*Task requirements:*
Your answer must be an exact copy of the entries below, with every picture removed.
◇ ◇ ◇ ◇ ◇
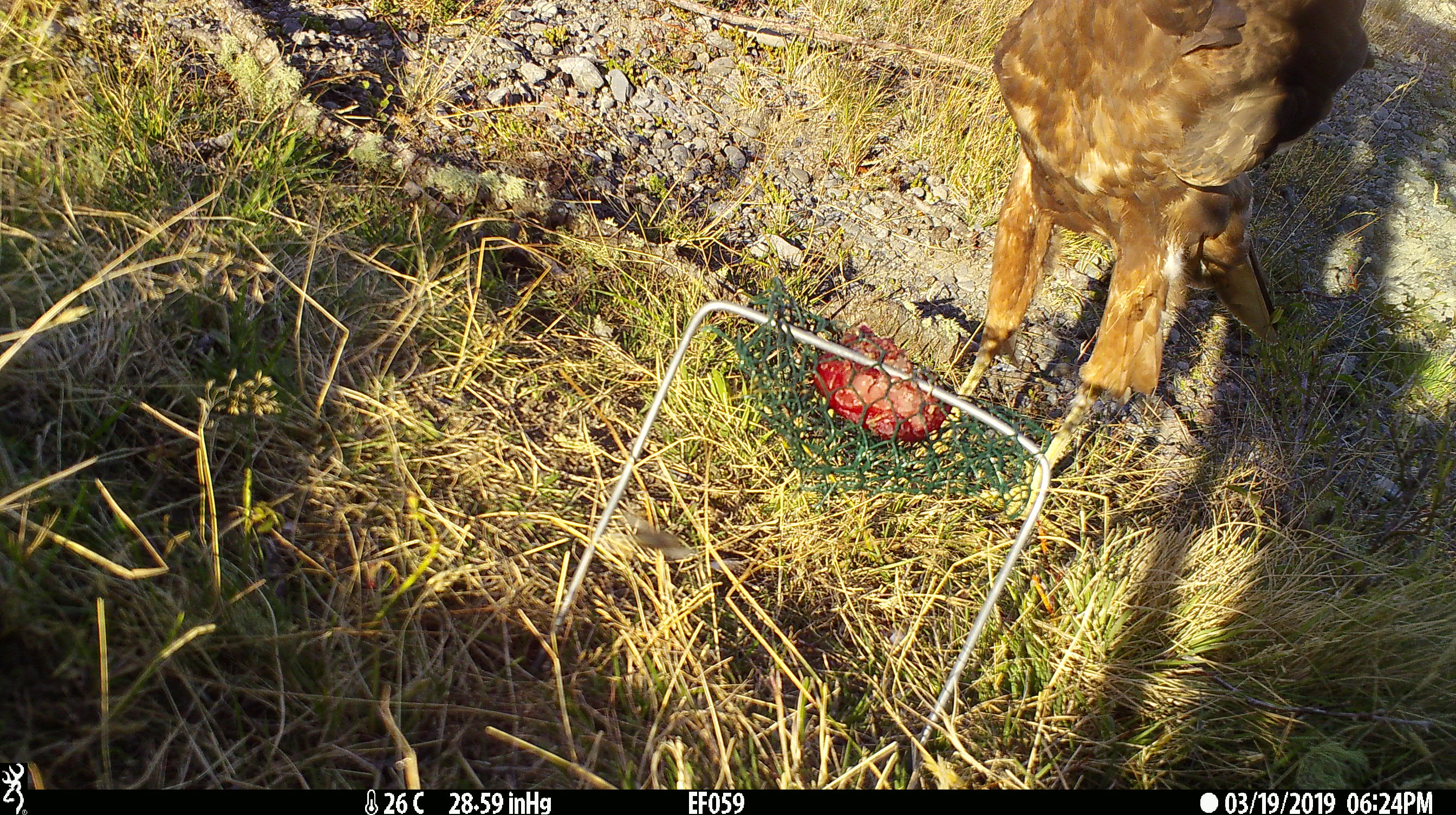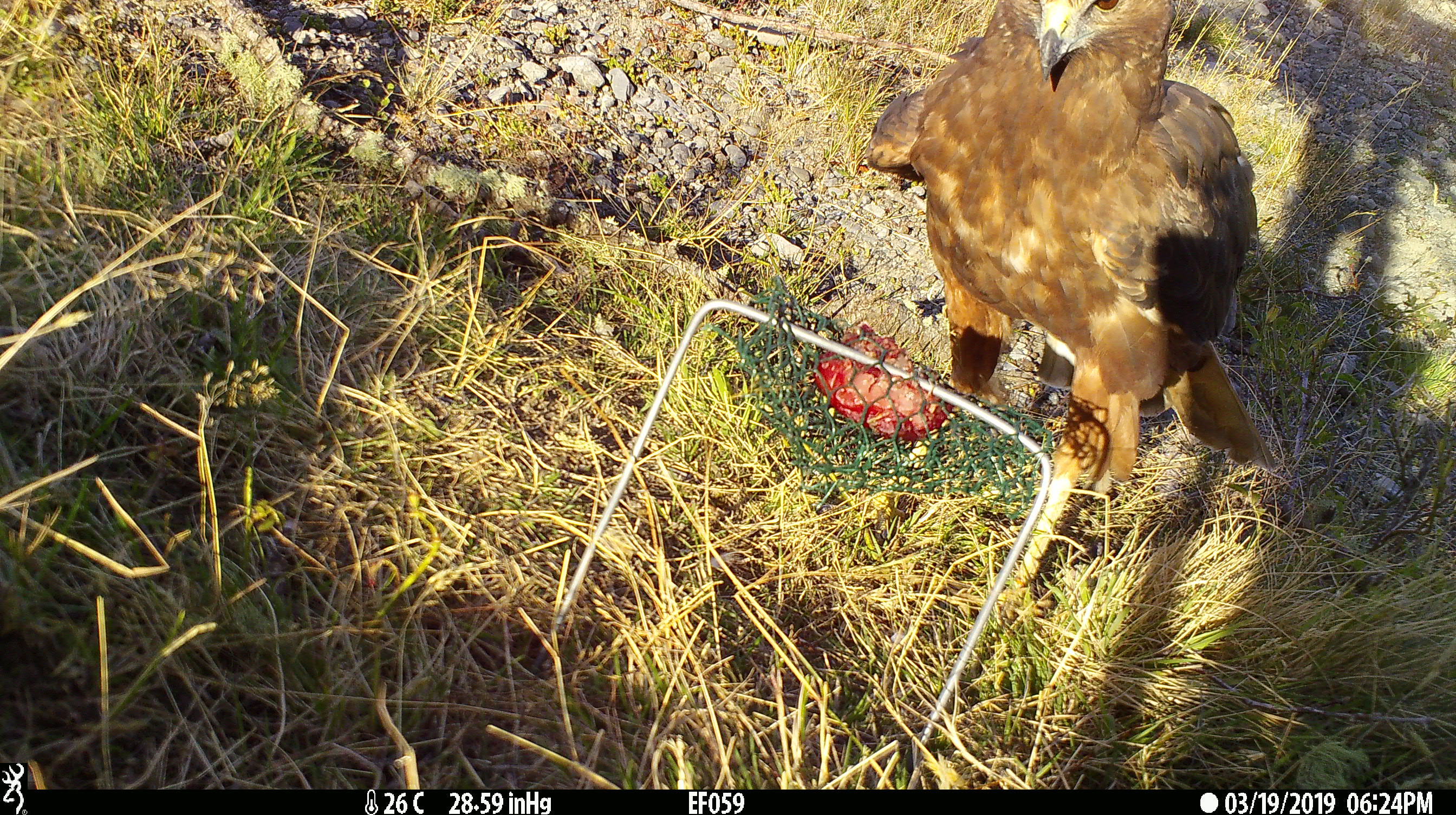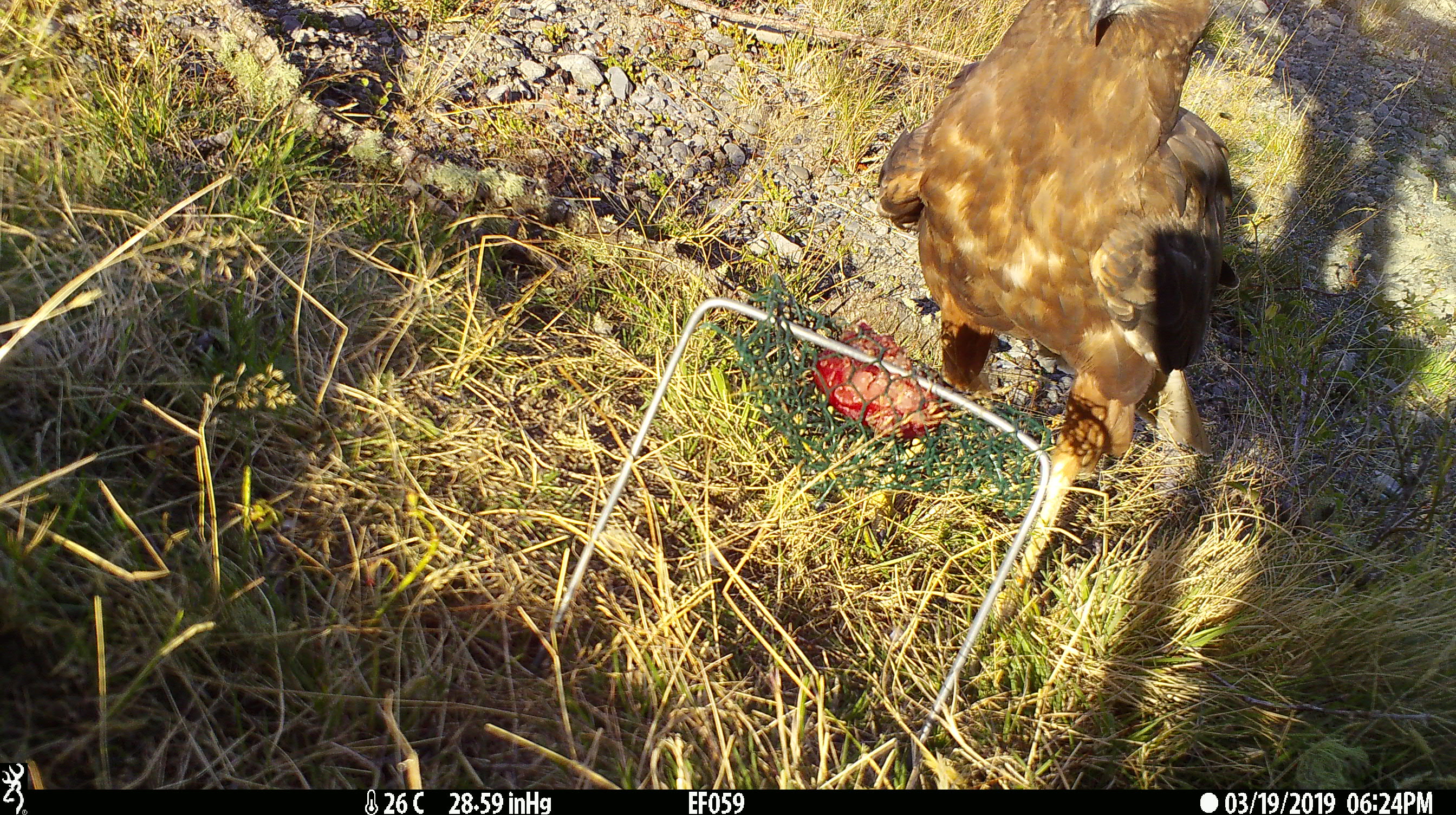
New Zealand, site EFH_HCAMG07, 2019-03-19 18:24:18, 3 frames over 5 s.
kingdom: Animalia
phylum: Chordata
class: Aves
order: Accipitriformes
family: Accipitridae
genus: Circus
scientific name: Circus approximans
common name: swamp harrier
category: harrier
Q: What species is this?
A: Harrier (swamp harrier) (Circus approximans).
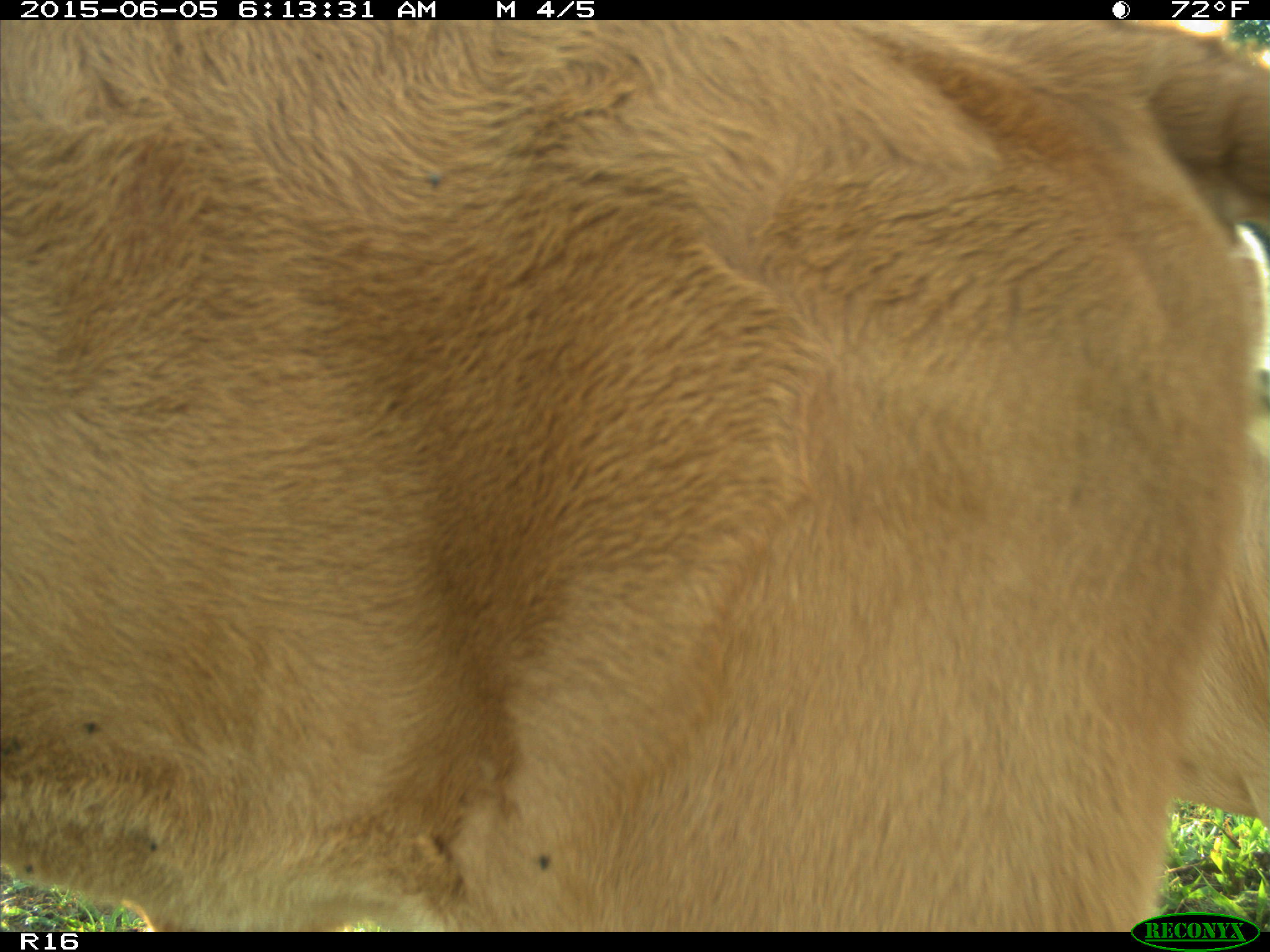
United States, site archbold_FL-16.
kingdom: Animalia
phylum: Chordata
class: Mammalia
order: Artiodactyla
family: Bovidae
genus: Bos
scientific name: Bos taurus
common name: domestic cow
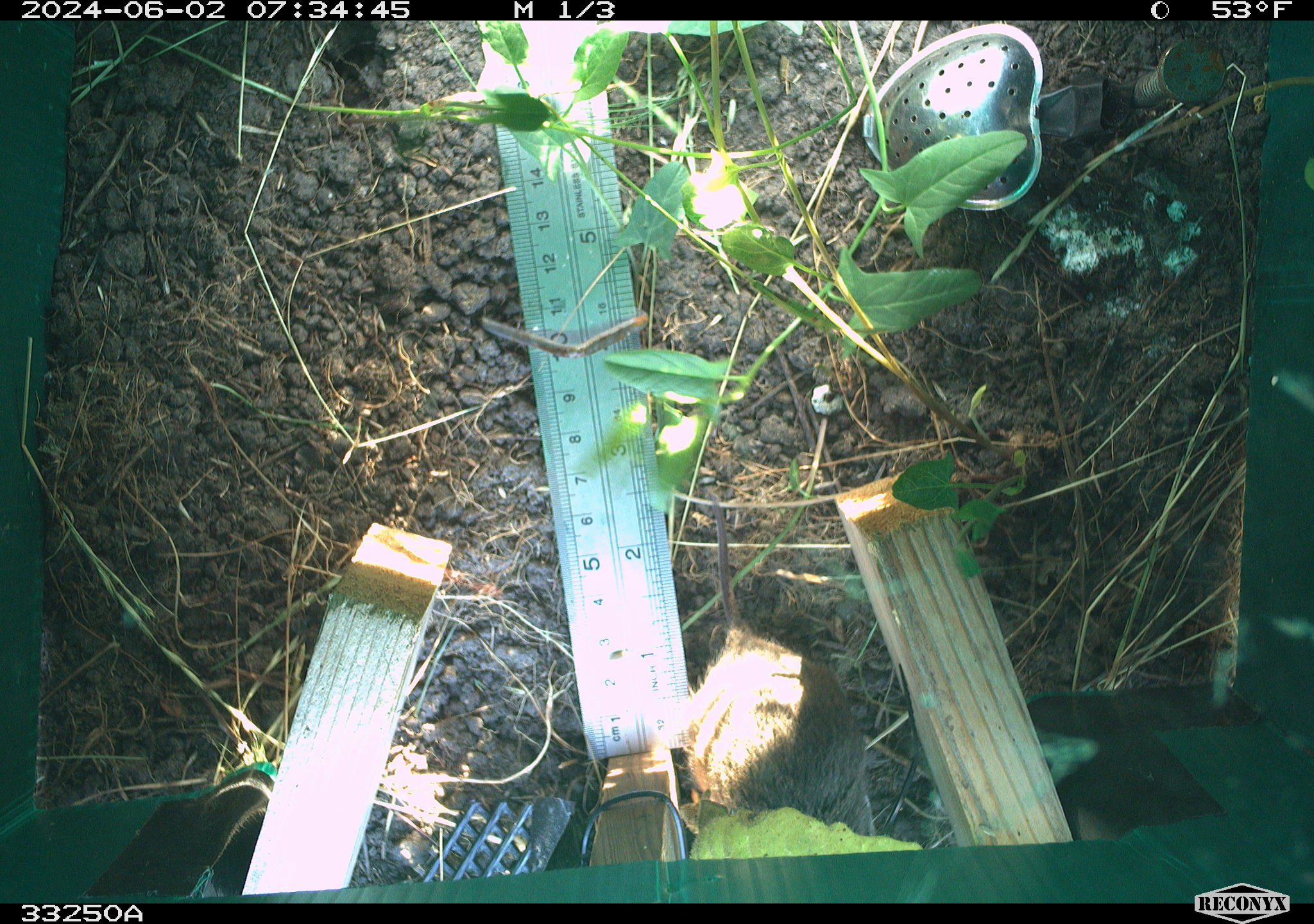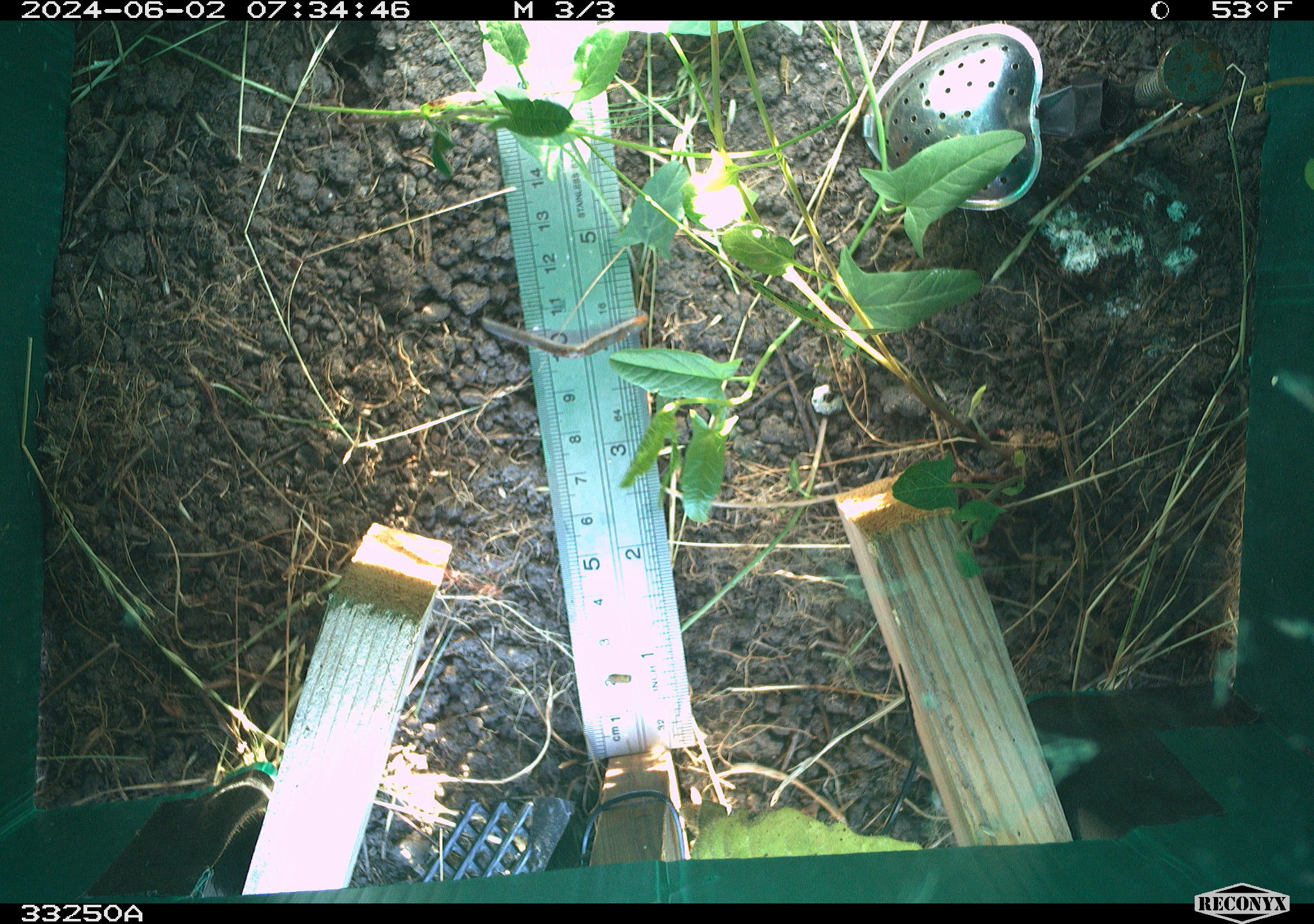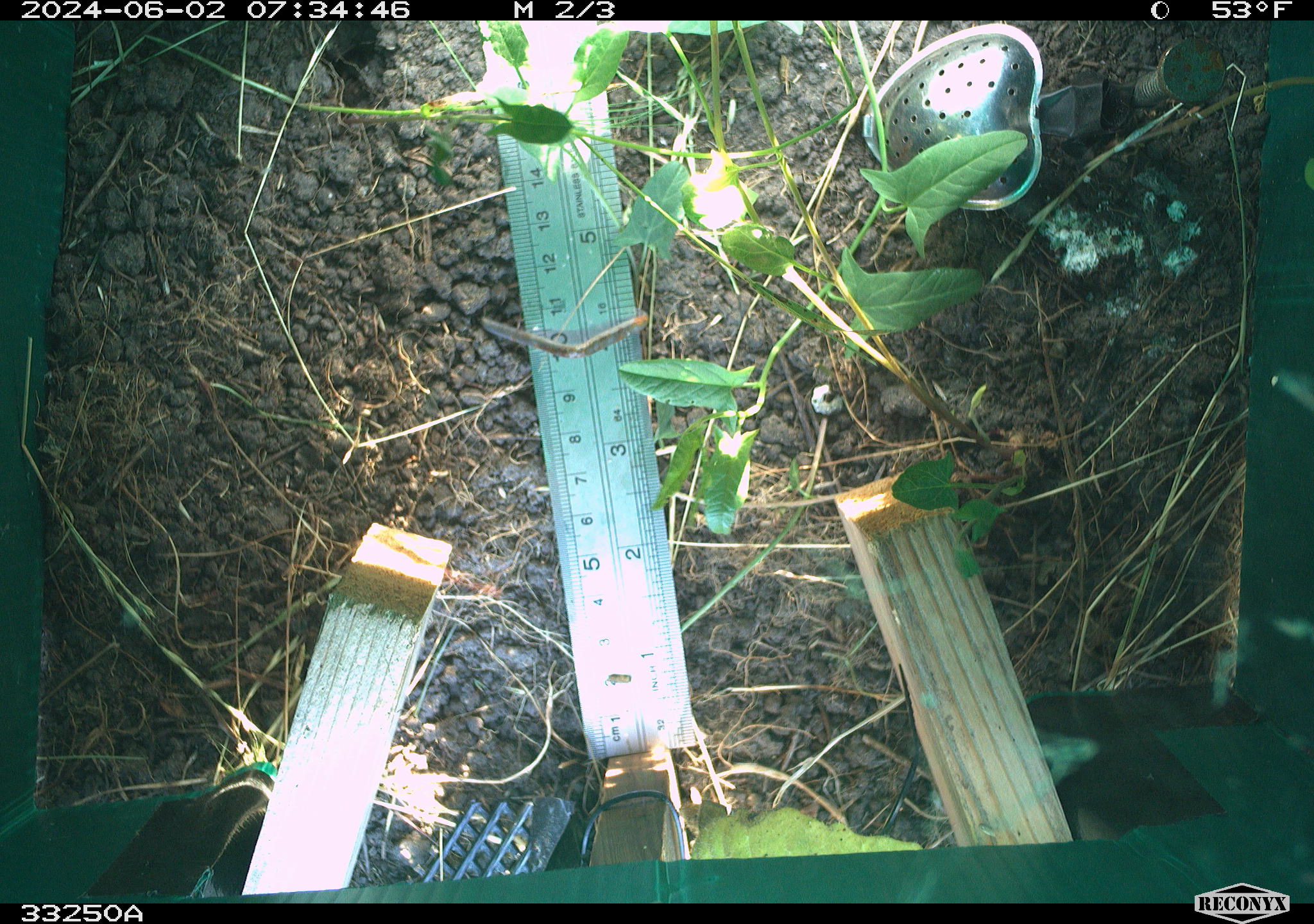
◇ ◇ ◇ ◇ ◇
*Result for this task:*
New Zealand, site EFH_HCAMG07, 2019-03-19 18:24:18, 3 frames over 5 s.
kingdom: Animalia
phylum: Chordata
class: Aves
order: Accipitriformes
family: Accipitridae
genus: Circus
scientific name: Circus approximans
common name: swamp harrier
category: harrier
Q: What species is this?
A: Harrier (swamp harrier) (Circus approximans).
United States, site archbold_FL-16.
kingdom: Animalia
phylum: Chordata
class: Mammalia
order: Artiodactyla
family: Bovidae
genus: Bos
scientific name: Bos taurus
common name: domestic cow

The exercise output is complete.